» What the task asks
Each line of the data has to be transcribed exactly.

» Task input
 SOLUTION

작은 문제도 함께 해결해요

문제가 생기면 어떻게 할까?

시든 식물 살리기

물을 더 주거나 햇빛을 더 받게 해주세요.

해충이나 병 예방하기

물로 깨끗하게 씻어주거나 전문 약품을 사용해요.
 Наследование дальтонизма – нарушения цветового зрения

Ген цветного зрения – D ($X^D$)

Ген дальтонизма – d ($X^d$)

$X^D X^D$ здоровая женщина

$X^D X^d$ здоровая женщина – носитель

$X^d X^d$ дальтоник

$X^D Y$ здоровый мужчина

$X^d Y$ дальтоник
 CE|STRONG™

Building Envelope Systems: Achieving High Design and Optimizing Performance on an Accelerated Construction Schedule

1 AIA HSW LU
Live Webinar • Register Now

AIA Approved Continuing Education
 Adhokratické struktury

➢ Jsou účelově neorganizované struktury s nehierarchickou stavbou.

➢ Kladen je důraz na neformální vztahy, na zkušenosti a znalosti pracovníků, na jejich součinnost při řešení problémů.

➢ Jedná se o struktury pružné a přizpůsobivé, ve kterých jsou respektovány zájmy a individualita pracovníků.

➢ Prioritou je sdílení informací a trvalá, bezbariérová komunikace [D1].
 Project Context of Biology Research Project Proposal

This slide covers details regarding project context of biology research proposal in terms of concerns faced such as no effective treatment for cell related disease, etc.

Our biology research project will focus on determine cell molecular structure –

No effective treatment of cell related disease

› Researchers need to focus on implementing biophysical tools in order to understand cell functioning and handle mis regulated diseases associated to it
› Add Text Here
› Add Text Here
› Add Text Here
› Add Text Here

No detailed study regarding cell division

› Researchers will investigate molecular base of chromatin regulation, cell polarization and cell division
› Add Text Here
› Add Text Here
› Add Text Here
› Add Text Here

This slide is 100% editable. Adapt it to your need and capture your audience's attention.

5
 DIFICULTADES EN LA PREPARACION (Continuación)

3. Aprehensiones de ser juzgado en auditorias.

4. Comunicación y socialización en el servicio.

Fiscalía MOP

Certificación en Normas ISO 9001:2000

» Task output
 SOLUTION

작은 문제도 함께 해결해요

문제가 생기면 어떻게 할까?

시든 식물 살리기

물을 더 주거나 햇빛을 더 받게 해주세요.

해충이나 병 예방하기

물로 깨끗하게 씻어주거나 전문 약품을 사용해요.
 Наследование дальтонизма – нарушения цветового зрения

Ген цветного зрения – D ($X^D$)

Ген дальтонизма – d ($X^d$)

$X^D X^D$ здоровая женщина

$X^D X^d$ здоровая женщина – носитель

$X^d X^d$ дальтоник

$X^D Y$ здоровый мужчина

$X^d Y$ дальтоник
 CE|STRONG™

Building Envelope Systems: Achieving High Design and Optimizing Performance on an Accelerated Construction Schedule

1 AIA HSW LU
Live Webinar • Register Now

AIA Approved Continuing Education
 Adhokratické struktury

➢ Jsou účelově neorganizované struktury s nehierarchickou stavbou.

➢ Kladen je důraz na neformální vztahy, na zkušenosti a znalosti pracovníků, na jejich součinnost při řešení problémů.

➢ Jedná se o struktury pružné a přizpůsobivé, ve kterých jsou respektovány zájmy a individualita pracovníků.

➢ Prioritou je sdílení informací a trvalá, bezbariérová komunikace [D1].
 Project Context of Biology Research Project Proposal

This slide covers details regarding project context of biology research proposal in terms of concerns faced such as no effective treatment for cell related disease, etc.

Our biology research project will focus on determine cell molecular structure –

No effective treatment of cell related disease

› Researchers need to focus on implementing biophysical tools in order to understand cell functioning and handle mis regulated diseases associated to it
› Add Text Here
› Add Text Here
› Add Text Here
› Add Text Here

No detailed study regarding cell division

› Researchers will investigate molecular base of chromatin regulation, cell polarization and cell division
› Add Text Here
› Add Text Here
› Add Text Here
› Add Text Here

This slide is 100% editable. Adapt it to your need and capture your audience's attention.

5
 DIFICULTADES EN LA PREPARACION (Continuación)

3. Aprehensiones de ser juzgado en auditorias.

4. Comunicación y socialización en el servicio.

Fiscalía MOP

Certificación en Normas ISO 9001:2000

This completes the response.